We propose the first hardware accelerator for adversarial attacks based on memristor crossbar arrays. Our design significantly improves the throughput of a visual adversarial perturbation system, which can further improve robustness and security of future deep learning systems. Based on the algorithm uniqueness, we propose four implementations for the adversarial attack accelerator  $(A^3)$  to improve the throughput, energy efficiency, and computational efficiency.

Index Terms—Deep Learning Visual Classification, Hardware Accelerator, Adversarial Attacks, Memristor Crossbar

## I. $A^3$ Designs

Adversarial attack networks (AttackNet) are the first efforts to move toward secure deep learning by providing an avenue to train future defense networks [1]. Different from CNN training, AttackNet basically includes a forward-propagation process and an error-propagation process.

At a high level,  $A^3$  is mainly composed of storage units and function units. We trade off the buffer space with more crossbars for faster computations. Under different constraints, we can have two design options. The first design  $A^3p$  is to increase the number of crossbars and associated units, leading to the same power budget with the baseline. The second design  $A^3r$  increases the number of crossbars and associated units, thus resulting to the same area space to the baseline. Furthermore,  $A^3$  store weights using a single crossbar [2] instead of two crossbars and improve the crossbar utilization significantly. The single crossbar optimization can be incorporated with the proposed  $A^3p$  and  $A^3r$  designs. We refer the combined techniques as  $A^3px$  and  $A^3rx$  respectively.

The multiplication of two binary numbers comes down to calculating partial products. In our Shift&Add unit design, the most significant 4 bits enter the unit and being shifted left, then being accumulated with the least significant 4 bits. The output of the adder is the product of the original two binary numbers. The max pooling unit is implemented in a tree-like manner with depth equaling two. In the first stage, it takes in four inputs and compares the two pair of numbers in parallel. The outputs of the first stage not only include the comparison result of each comparator, but also cover the input indices of the comparator results. Both the indices are fed to a



Fig. 1: Speedup results on  $A^3p$ 



Fig. 2: Power efficiency results on  $A^3r$ 

multiplexer whose output is determined by another comparator in the second stage. Finally, the max pooling unit outputs the maximum value of the four inputs, and the index corresponds to that maximum value.
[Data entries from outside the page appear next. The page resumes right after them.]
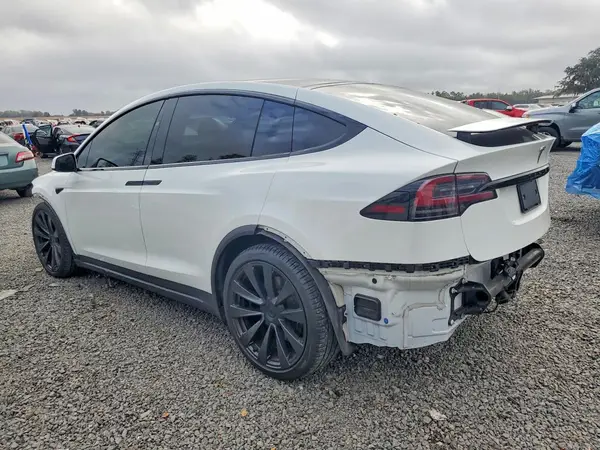 7SAXCAE53NF345826 2022 TESLA MODEL X - Image 2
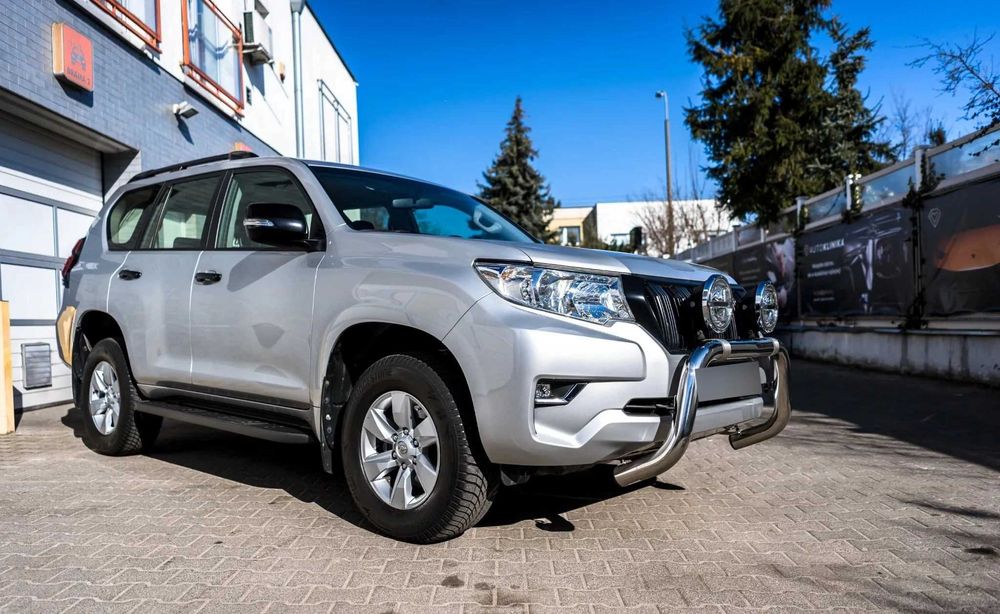 У проажі авто з ЄС  Toyota Land Cruiser 2.8 D-4D Automatic 2021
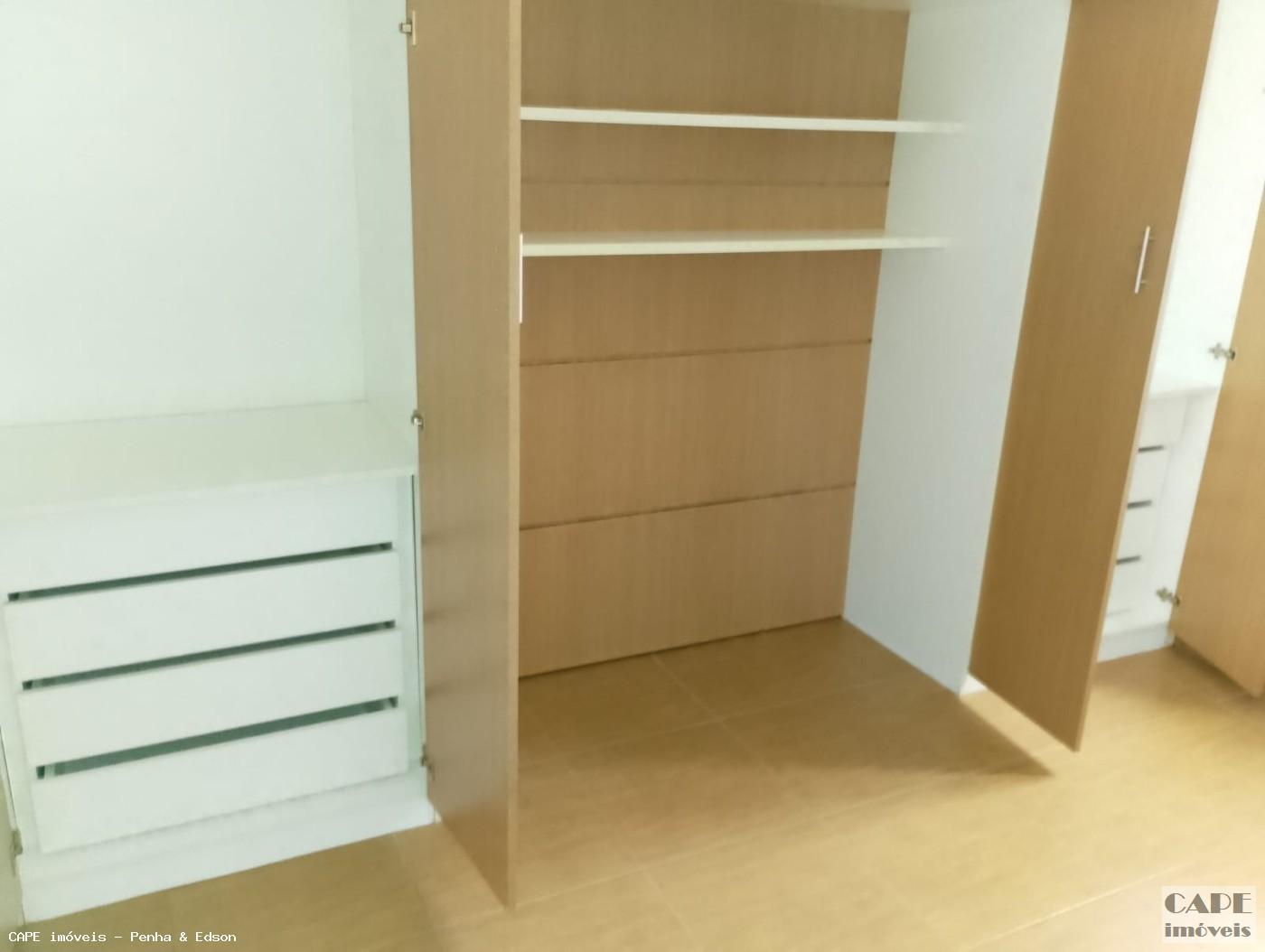 Casa para alugar com 2 quartos, 45m² - Foto 33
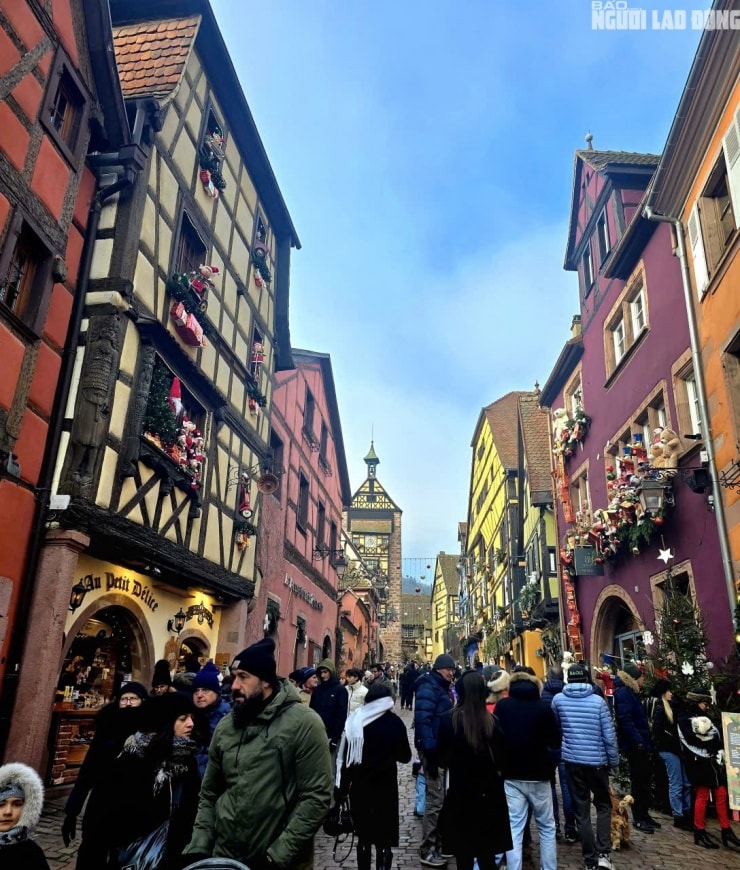 Trục phố chính với những ngôi nhà đầy màu sắc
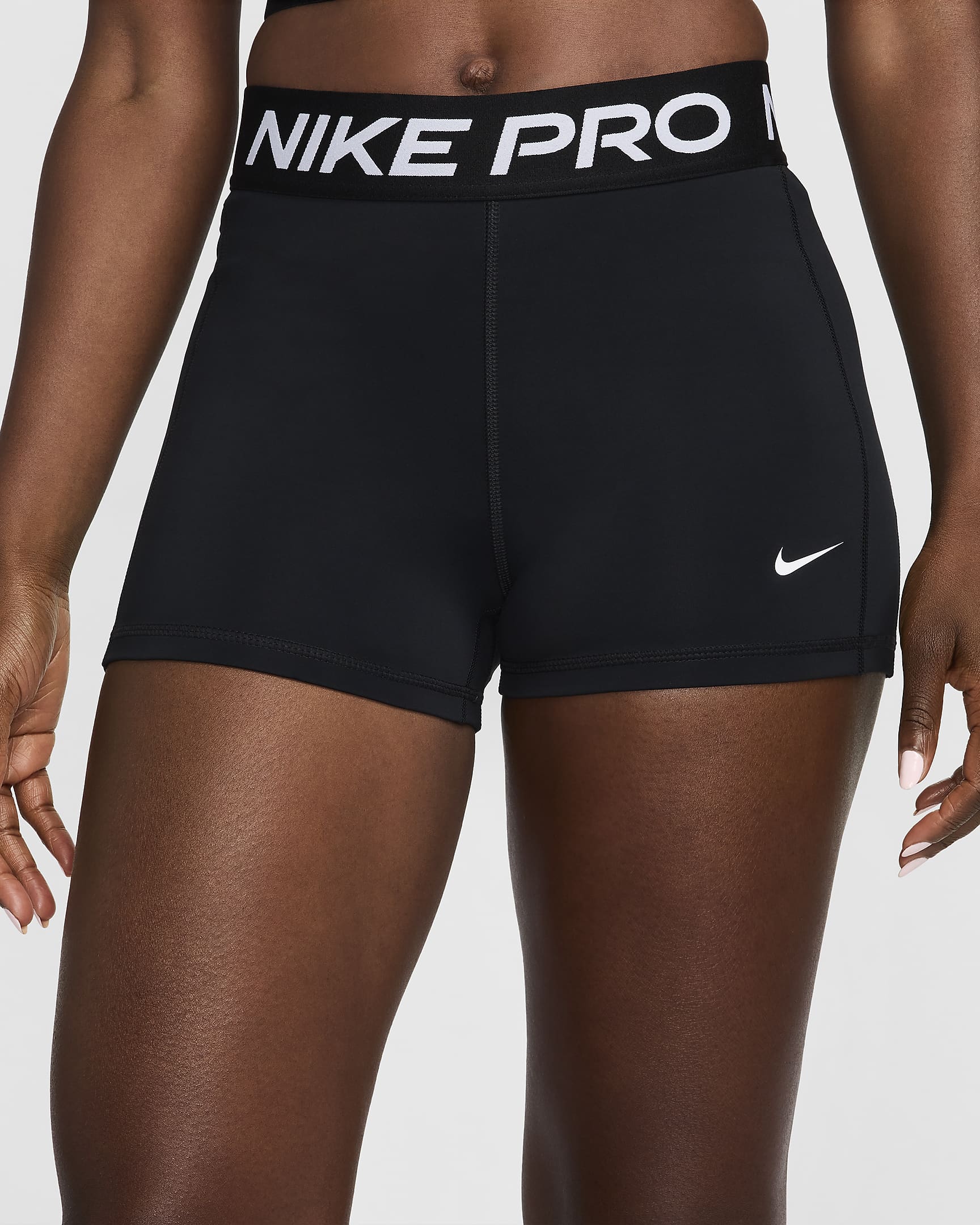 Shorts de ciclismo de tiro medio de 8 cm para mujer Nike Pro Leak Protection: Period - Negro/Blanco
## **II. EXPERIMENT RESULTS**

Fig.1 presents the speedup over PipeLayer [3] of all benchmarks on  $A^3p$ , and similar results can be observed on  $A^3r$ . We compare the power efficiency (PE) of all benchmarks on  $A^3r$  in Fig.2 because the area of  $A^3r$  is the same as that of the baseline. Though increasing crossbars in  $A^3r$  incurred power overheads, the geometric mean of the PE is nearly two times better than that of the baseline.

## REFERENCES

- Akhtar, et al. "Threat of adversarial attacks on deep learning in computer vision: A survey." IEEE Access 6 (2018): 14410-14430.
- [2] Truong, et al. "New memristor-based crossbar array architecture with 50-% area reduction and 48-% power saving for matrix-vector multiplication of analog neuromorphic computing." Journal of semiconductor technology and science 14.3 (2014): 356-363.
- [3] Song. et al. "Pipelayer: A pipelined reram-based accelerator for deep learning." 2017 IEEE International Symposium on High Performance Computer Architecture (HPCA). IEEE, 2017.